_Verilen Metin:_
- - - -
Dağ başını duman almış,
Gümüş dere durmaz akar.
Güneş ufuktan şimdi doğar,
Yürüyelim arkadaşlar.
Sesimizi yer, gök, su dinlesin;
Sert adımlarla her yer inlesin!
***
Bu gök, deniz nerede var,
Nerede bu dağlar, taşlar.
Bu ağaçlar, güzel kuşlar,
Yürüyelim arkadaşlar.
Sesimizi yer, gök, su dinlesin;
Sert adımlarla her yer inlesin!
***
Her geceyi güneş boğar,
Ülkemizin günü doğar.
Yol uzun da olsa ne var,
Yürüyelim arkadaşlar.
Sesimizi yer, gök, su dinlesin;
Sert adımlarla her yer inlesin!
Gençlik Marşı olarak bilinen bu eserde esasen, her Türk gencinin vatansever olduğu ve vatana sahip çıkıp koruma konusundaki kararlılığına vurgu yapılır. İsveçli besteci Felix Körling’in Tre Trallande Jäntor (Üç Şarkı Söyleyen Kız) şarkısına Türkçe sözler yazan Ali Ulvi Elöve sayesinde Gençlik ve Spor Bayramı Marşı adını alan eserde geçen dağ, taş, ağaç ve kuşlar, son kıtadan da gayet iyi anlaşılacağı gibi, vatana, yani Türkiye’ye aittir. Dolayısıyla bahse mevzu olan, Kore’nin dağı, deresi veya kuşu değildir.
Yıl 1954…
Filmin adı: “Şimâl Yıldızı”.
- - - -
_Görev Tanımı:_
Gençlik Marşı'na ilişkin metne göre Ali Ulvi Elöve Türkçe sözleri hangi şarkıya yazmıştır?

_Sağlanan Malzeme:_
- - - -
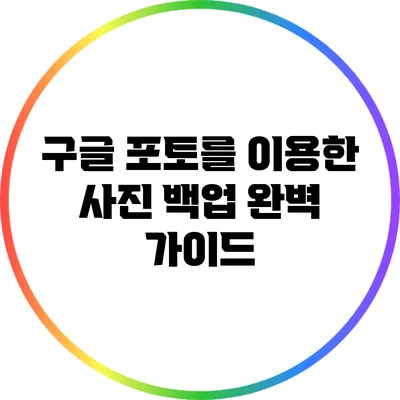 구글 포토를 이용한 사진 백업 완벽 가이드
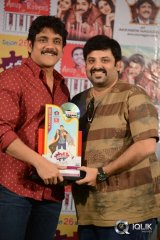 Padesave Movie Platinum Disc Function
- - - -
_Yanıt:_
İsveçli besteci Felix Körling'in Tre Trallande Jäntor (Üç Şarkı Söyleyen Kız) şarkısına.